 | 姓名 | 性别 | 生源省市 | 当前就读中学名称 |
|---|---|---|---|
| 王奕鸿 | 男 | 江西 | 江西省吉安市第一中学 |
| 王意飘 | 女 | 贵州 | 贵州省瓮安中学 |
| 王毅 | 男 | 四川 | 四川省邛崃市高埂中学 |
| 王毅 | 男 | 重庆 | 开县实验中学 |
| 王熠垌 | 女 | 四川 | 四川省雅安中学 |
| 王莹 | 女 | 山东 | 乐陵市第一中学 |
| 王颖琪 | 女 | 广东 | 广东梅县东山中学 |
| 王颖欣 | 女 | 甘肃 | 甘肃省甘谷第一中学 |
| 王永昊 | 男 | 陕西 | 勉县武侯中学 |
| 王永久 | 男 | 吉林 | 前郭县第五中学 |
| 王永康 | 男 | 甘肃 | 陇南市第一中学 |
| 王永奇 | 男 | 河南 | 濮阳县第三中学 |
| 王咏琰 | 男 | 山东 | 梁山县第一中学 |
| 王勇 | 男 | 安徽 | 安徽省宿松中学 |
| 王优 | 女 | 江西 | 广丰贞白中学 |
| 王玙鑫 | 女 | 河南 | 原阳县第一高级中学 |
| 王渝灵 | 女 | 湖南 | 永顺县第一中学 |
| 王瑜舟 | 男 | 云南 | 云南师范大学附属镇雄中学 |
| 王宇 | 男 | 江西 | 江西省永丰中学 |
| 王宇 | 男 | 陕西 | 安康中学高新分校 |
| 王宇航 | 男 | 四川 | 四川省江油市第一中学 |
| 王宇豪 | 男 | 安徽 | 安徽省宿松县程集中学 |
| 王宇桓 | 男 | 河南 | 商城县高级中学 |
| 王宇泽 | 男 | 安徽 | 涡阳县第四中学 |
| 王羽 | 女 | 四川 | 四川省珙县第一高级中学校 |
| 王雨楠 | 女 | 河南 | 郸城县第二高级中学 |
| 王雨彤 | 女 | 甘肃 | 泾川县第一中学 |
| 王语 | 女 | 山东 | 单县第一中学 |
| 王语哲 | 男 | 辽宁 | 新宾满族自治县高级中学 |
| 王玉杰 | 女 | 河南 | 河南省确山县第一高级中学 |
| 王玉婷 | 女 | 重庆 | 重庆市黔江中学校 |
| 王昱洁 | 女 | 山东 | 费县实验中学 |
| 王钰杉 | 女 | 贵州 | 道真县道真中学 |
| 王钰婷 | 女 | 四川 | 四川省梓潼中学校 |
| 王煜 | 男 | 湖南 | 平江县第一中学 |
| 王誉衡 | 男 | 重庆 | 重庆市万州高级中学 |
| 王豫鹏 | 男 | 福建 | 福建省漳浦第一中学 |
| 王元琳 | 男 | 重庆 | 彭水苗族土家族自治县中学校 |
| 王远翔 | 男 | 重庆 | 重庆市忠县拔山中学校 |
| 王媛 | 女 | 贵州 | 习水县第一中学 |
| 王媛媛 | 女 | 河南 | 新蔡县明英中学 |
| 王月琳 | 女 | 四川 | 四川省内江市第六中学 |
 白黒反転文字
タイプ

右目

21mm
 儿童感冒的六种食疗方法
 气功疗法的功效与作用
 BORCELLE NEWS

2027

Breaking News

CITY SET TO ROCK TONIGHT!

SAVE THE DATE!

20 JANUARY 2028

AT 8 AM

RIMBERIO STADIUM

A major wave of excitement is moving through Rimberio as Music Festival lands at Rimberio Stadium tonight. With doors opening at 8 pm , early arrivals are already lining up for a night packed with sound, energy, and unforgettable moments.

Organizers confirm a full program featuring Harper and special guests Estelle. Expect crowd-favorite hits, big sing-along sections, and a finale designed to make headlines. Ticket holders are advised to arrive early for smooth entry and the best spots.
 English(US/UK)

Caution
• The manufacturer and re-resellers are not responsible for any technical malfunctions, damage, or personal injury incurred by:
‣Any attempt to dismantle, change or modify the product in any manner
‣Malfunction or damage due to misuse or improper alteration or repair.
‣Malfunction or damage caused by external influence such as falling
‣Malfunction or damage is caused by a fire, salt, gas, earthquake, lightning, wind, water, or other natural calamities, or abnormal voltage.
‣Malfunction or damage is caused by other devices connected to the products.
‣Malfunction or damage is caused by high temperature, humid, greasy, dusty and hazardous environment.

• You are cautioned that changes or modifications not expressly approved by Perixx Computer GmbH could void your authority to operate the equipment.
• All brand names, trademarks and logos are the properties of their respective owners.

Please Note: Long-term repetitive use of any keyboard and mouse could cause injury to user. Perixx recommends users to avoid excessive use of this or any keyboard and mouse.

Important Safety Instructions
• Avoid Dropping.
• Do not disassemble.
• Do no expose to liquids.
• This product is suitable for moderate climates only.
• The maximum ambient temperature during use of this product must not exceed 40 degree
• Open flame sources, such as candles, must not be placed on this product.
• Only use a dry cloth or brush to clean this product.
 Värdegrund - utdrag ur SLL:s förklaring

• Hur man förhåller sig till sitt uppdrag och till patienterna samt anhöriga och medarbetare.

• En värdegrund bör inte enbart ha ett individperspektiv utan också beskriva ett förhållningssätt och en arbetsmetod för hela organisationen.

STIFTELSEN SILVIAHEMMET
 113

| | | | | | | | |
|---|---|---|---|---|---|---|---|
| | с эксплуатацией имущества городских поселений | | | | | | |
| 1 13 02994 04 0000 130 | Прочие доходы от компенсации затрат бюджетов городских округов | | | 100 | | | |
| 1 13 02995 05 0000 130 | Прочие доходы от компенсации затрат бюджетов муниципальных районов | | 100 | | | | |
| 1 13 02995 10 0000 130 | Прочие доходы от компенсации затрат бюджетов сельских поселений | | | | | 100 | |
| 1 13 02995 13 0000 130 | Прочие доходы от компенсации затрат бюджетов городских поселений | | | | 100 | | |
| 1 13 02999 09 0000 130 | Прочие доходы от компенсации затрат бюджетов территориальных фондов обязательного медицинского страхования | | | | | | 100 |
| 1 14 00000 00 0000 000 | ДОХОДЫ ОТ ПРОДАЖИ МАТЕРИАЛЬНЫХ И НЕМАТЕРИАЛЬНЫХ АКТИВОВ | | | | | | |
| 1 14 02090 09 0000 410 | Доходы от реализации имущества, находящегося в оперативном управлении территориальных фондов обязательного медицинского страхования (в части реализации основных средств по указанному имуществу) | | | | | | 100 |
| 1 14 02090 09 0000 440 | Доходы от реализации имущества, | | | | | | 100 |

::::::

§ TASK
Your answer must be a single number: the count of lines in the records above that contain "such".

§ REPLY
2